> Direction: Put each line of the listing below into a Markdown table with the columns Number and Line, one row per line, skipping blank lines and leaving out the pictures.

> Data entries:
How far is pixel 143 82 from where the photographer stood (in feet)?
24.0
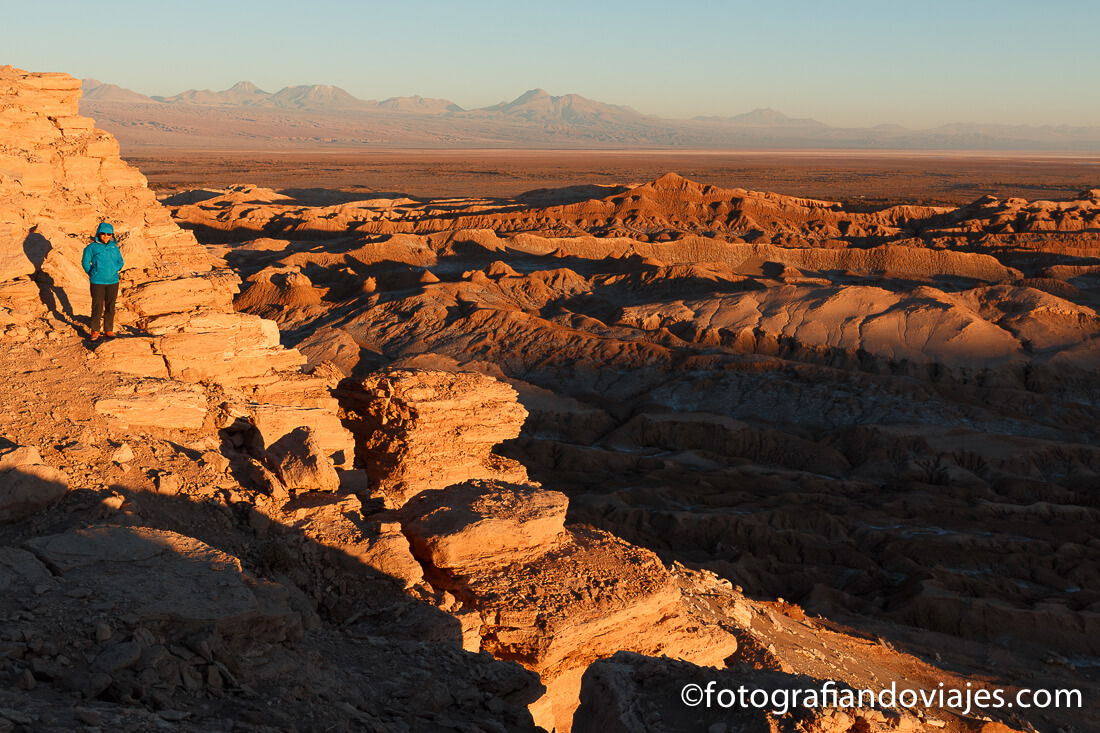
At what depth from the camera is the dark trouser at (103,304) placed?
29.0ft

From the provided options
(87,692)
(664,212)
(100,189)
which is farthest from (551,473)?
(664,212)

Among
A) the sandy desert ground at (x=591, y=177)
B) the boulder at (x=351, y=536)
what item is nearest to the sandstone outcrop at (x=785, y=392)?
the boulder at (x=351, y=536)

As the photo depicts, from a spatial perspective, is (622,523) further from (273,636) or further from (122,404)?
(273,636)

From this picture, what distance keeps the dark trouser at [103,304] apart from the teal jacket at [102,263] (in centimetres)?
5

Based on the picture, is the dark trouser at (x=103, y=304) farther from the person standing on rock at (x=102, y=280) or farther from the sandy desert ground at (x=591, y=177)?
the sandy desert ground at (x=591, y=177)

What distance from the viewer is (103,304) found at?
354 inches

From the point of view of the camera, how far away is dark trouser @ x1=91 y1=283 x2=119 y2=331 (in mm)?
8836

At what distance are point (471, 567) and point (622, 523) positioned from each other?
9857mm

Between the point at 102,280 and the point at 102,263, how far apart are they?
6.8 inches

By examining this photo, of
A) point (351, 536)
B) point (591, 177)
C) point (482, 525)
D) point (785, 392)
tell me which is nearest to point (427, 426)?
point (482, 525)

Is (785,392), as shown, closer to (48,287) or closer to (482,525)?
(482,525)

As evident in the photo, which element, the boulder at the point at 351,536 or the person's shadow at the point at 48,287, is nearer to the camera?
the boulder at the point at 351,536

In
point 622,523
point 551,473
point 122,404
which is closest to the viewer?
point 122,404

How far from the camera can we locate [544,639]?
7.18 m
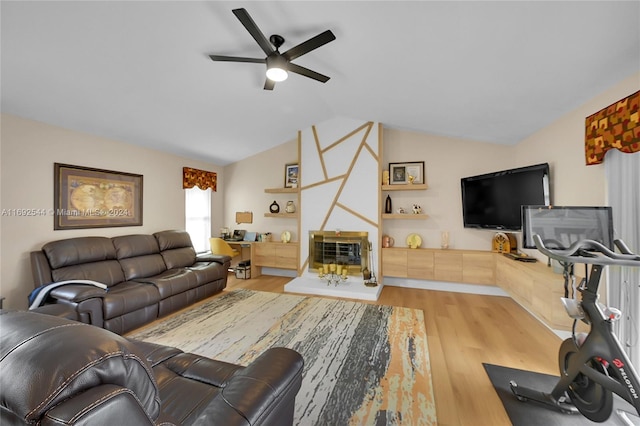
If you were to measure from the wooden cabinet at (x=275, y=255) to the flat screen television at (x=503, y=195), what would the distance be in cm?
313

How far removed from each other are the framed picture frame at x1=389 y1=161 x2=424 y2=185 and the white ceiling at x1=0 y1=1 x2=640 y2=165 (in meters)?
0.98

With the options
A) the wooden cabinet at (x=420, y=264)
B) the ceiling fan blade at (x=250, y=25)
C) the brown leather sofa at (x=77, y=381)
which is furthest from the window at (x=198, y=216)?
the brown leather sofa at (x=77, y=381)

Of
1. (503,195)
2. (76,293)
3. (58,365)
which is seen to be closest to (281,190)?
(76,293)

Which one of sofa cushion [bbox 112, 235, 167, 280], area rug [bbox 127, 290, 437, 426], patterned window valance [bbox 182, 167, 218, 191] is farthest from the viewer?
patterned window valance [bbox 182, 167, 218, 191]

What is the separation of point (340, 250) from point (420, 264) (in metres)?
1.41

> Correct answer:
| Number | Line |
|---|---|
| 1 | How far is pixel 143 82 from where the photographer stood (in feet)? |
| 2 | 24.0 |
| 3 | At what depth from the camera is the dark trouser at (103,304) placed? |
| 4 | 29.0ft |
| 5 | From the provided options |
| 6 | (87,692) |
| 7 | (664,212) |
| 8 | (100,189) |
| 9 | which is farthest from (551,473)? |
| 10 | (664,212) |
| 11 | Among |
| 12 | A) the sandy desert ground at (x=591, y=177) |
| 13 | B) the boulder at (x=351, y=536) |
| 14 | what item is nearest to the sandstone outcrop at (x=785, y=392)? |
| 15 | the boulder at (x=351, y=536) |
| 16 | As the photo depicts, from a spatial perspective, is (622,523) further from (273,636) or further from (122,404)? |
| 17 | (273,636) |
| 18 | From this picture, what distance keeps the dark trouser at [103,304] apart from the teal jacket at [102,263] (in centimetres)? |
| 19 | 5 |
| 20 | Based on the picture, is the dark trouser at (x=103, y=304) farther from the person standing on rock at (x=102, y=280) or farther from the sandy desert ground at (x=591, y=177)? |
| 21 | the sandy desert ground at (x=591, y=177) |
| 22 | What distance from the viewer is (103,304) found at? |
| 23 | 354 inches |
| 24 | From the point of view of the camera, how far away is dark trouser @ x1=91 y1=283 x2=119 y2=331 (in mm)? |
| 25 | 8836 |
| 26 | At what distance are point (471, 567) and point (622, 523) positioned from each other? |
| 27 | 9857mm |
| 28 | Between the point at 102,280 and the point at 102,263, how far apart are they? |
| 29 | 6.8 inches |
| 30 | By examining this photo, of |
| 31 | A) point (351, 536) |
| 32 | B) point (591, 177) |
| 33 | C) point (482, 525) |
| 34 | D) point (785, 392) |
| 35 | tell me which is nearest to point (427, 426)? |
| 36 | point (482, 525) |
| 37 | Is (785,392), as shown, closer to (48,287) or closer to (482,525)? |
| 38 | (482,525) |
| 39 | As evident in the photo, which element, the boulder at the point at 351,536 or the person's shadow at the point at 48,287, is nearer to the camera? |
| 40 | the boulder at the point at 351,536 |
| 41 | In |
| 42 | point 622,523 |
| 43 | point 551,473 |
| 44 | point 122,404 |
| 45 | which is closest to the viewer? |
| 46 | point 122,404 |
| 47 | How far from the camera can we locate [544,639]? |
| 48 | 7.18 m |
| 49 | If you were to measure from the wooden cabinet at (x=275, y=255) to the flat screen television at (x=503, y=195), what would the distance be in cm? |
| 50 | 313 |
| 51 | How far removed from each other are the framed picture frame at x1=389 y1=161 x2=424 y2=185 and the white ceiling at x1=0 y1=1 x2=640 y2=165 (in meters)? |
| 52 | 0.98 |
| 53 | With the options |
| 54 | A) the wooden cabinet at (x=420, y=264) |
| 55 | B) the ceiling fan blade at (x=250, y=25) |
| 56 | C) the brown leather sofa at (x=77, y=381) |
| 57 | which is furthest from the window at (x=198, y=216)? |
| 58 | the brown leather sofa at (x=77, y=381) |
| 59 | Of |
| 60 | 1. (503,195) |
| 61 | 2. (76,293) |
| 62 | 3. (58,365) |
| 63 | which is seen to be closest to (281,190)? |
| 64 | (76,293) |
| 65 | Which one of sofa cushion [bbox 112, 235, 167, 280], area rug [bbox 127, 290, 437, 426], patterned window valance [bbox 182, 167, 218, 191] is farthest from the viewer? |
| 66 | patterned window valance [bbox 182, 167, 218, 191] |
| 67 | What is the separation of point (340, 250) from point (420, 264) (in metres)? |
| 68 | 1.41 |